(DATASET EXCERPT)
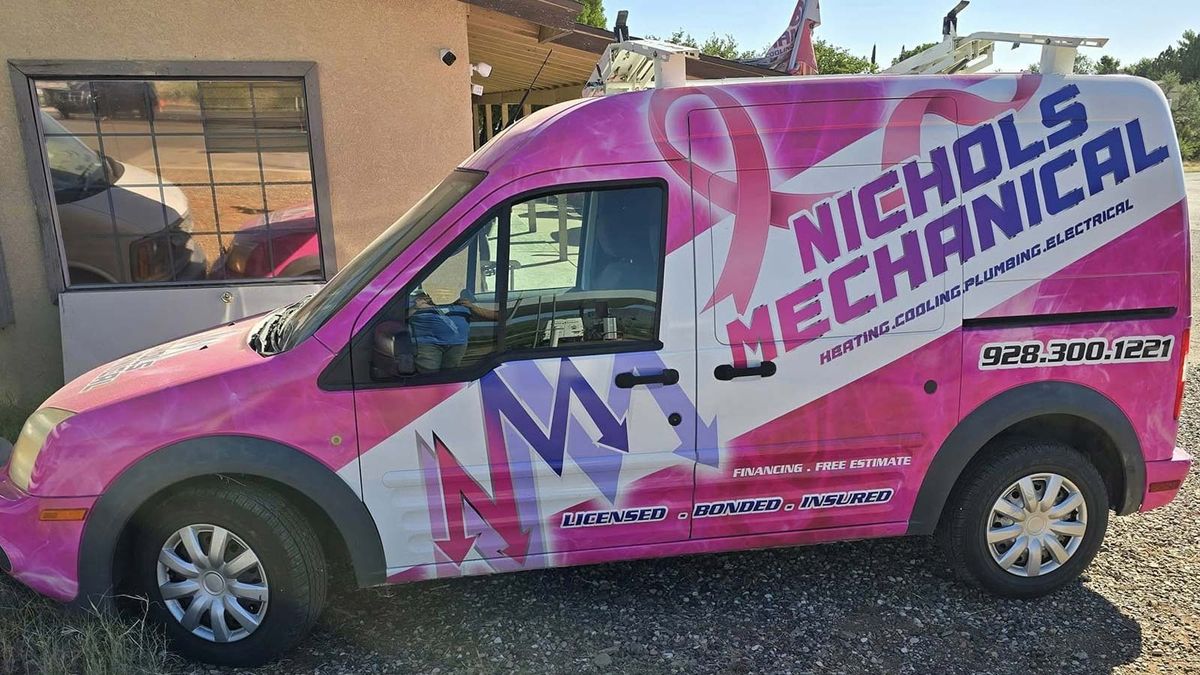 Nichols pink van for breast cancer awareness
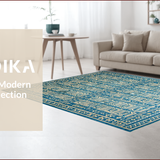 Ultra Soft Area Rug, Non Slip, Stain Resistant, Washable Area Rugs for Living Room, Bedroom, Luxurious Vintage Tiled Aesthetic(Blue)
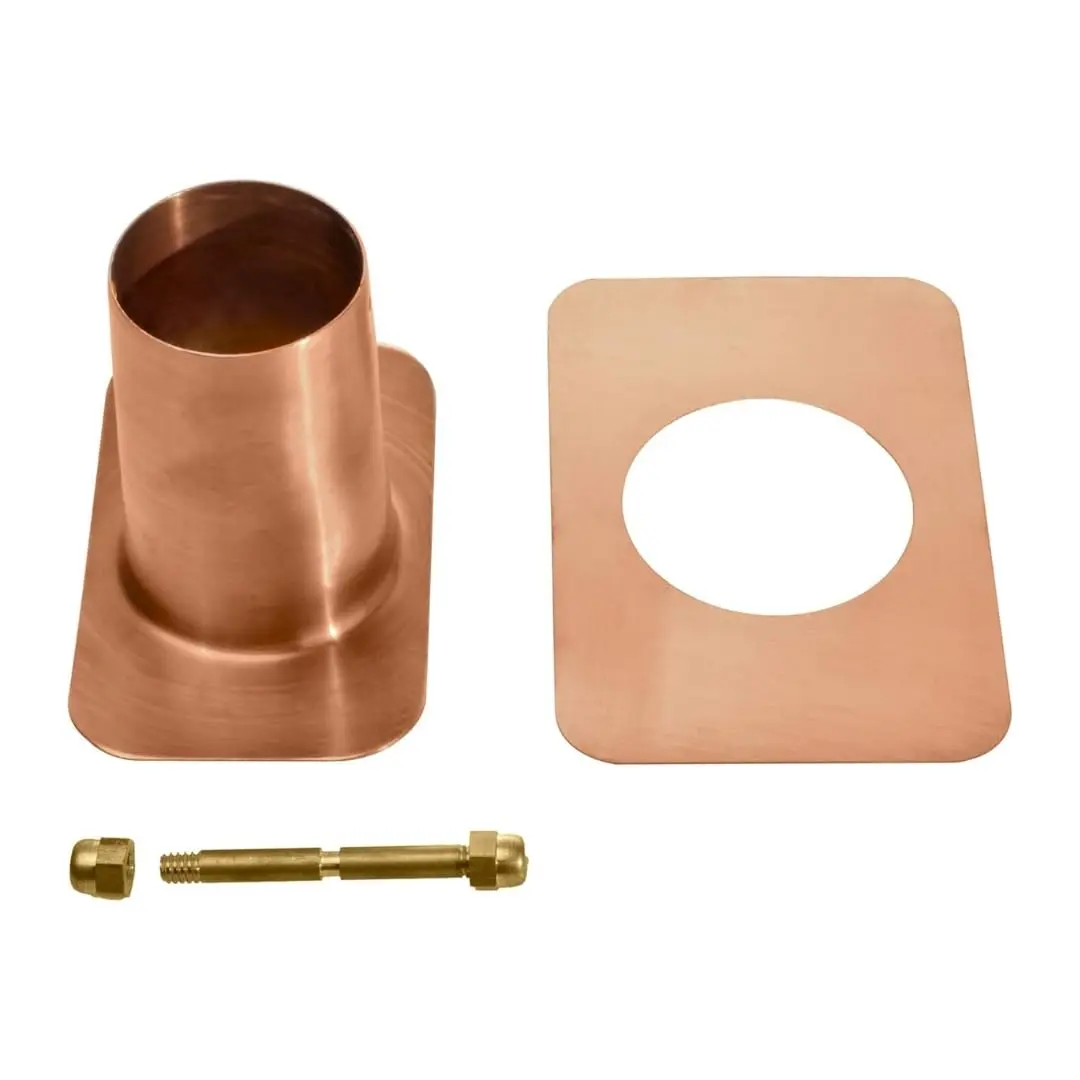Monarch Rain Chains Pure Copper Gutter Adapter with Brass Bolt | 8.9cm (3.5in) Wide Top Opening - view 3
(End DATASET EXCERPT)
WORK INSTRUCTION
Retype the listing above exactly, pictures excluded.

TASK OUTPUT
 Nichols pink van for breast cancer awareness
 Ultra Soft Area Rug, Non Slip, Stain Resistant, Washable Area Rugs for Living Room, Bedroom, Luxurious Vintage Tiled Aesthetic(Blue)
Monarch Rain Chains Pure Copper Gutter Adapter with Brass Bolt | 8.9cm (3.5in) Wide Top Opening - view 3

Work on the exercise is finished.